2012/11/05

“Inimigo” por Maria Rita Pais, 2012

Edificação ou umbigo?


1. A profissão do arquitecto tem uma essência inerente ligada à criação e ao belo. Esta proximidade desenvolve, no arquitecto, o seu lado sublimativo que, por seu lado, dá força à questão da autoria da obra de arte. Em Portugal, esta ideia está bastante desenvolvida sob a forma de pequenos ateliers de arquitectos, que apesar do interessante trabalho de aprofundamento intelectual e projectual, se mantêm à mercê de um mercado e de políticas de território com demasiado poder em relação ao pequeno atelier que necessita de encomenda para sobreviver. 

2. Criam-se dois vícios: por um lado, um star system aliado à cultura global da imagem facilitou desenvolver uma arquitectura de traços icónicos (logótipos), distinguindo o atelier como marca; por outro, esta cultura de imago dá alimento a um mercado editorial, ele próprio em crise, sedento de imagens e da atenção de novos leitores.
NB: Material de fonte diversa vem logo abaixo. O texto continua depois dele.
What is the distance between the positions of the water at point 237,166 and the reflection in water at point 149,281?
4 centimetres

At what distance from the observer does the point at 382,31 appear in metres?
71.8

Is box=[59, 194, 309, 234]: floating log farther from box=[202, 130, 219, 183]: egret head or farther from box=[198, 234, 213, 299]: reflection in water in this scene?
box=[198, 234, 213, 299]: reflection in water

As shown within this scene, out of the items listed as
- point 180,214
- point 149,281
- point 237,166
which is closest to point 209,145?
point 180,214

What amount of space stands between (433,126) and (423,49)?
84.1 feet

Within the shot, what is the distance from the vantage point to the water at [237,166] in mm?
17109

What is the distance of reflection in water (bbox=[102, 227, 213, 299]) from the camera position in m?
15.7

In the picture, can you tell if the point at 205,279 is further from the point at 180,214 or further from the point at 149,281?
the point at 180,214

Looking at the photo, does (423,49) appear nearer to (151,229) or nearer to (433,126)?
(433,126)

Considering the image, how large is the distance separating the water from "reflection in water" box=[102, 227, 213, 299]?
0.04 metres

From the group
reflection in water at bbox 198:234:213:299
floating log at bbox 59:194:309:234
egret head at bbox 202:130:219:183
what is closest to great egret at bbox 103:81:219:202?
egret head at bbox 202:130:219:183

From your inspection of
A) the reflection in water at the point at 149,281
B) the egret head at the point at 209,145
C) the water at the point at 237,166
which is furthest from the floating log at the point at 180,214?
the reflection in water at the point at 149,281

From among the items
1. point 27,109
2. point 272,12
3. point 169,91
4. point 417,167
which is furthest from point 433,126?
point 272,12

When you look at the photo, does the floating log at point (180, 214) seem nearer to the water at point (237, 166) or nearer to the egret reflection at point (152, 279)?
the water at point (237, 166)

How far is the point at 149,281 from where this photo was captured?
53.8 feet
Contudo, os arquitectos ficam pouco aclarados e destituídos de um lado muito relevante em arquitectura: a solução de problemas. Este afastamento do âmbito estratégico da profissão desenvolveu, nos últimos anos, visões isoladas, artísticas, mas egocêntricas, que colocaram o arquitecto à margem dos centros de decisões para a comunidade. Não se trata do afastamento em relação à arte, mas do afastamento em relação ao real. 

3. O meu inimigo é a arquitectura apenas pensada como imagem ou edificação. Actualmente, quando quase tudo já foi construído e colocados em cenário de crise, os problemas são mais evidentes. O arquitecto tem capacidade criativa para resolver problemas de estruturação ou de restruturação sob um ponto de vista social, técnico ou político através de soluções espaciais (materiais) ou apenas soluções estratégicas (imateriais). Desta forma, tem o poder de sair do limbo do arquitecto/artista e se (re)posicionar no centro das necessidades reais das pessoas e, sem recusar a sua visão do belo, tomar o lugar daqueles que, nas suas visões mais pragmatistas (económica, técnica, gestora) têm tomado um lugar que deveria igualmente pertencer ao arquitecto. 

4. A materialidade e a poética são consequência e não pontos de partida do trabalho do arquitecto dos nossos dias. Ao distanciar-se do objectivo exclusivo de construir, a arquitectura pode solucionar novos paradigmas e descobrir novas valências artísticas e projectuais.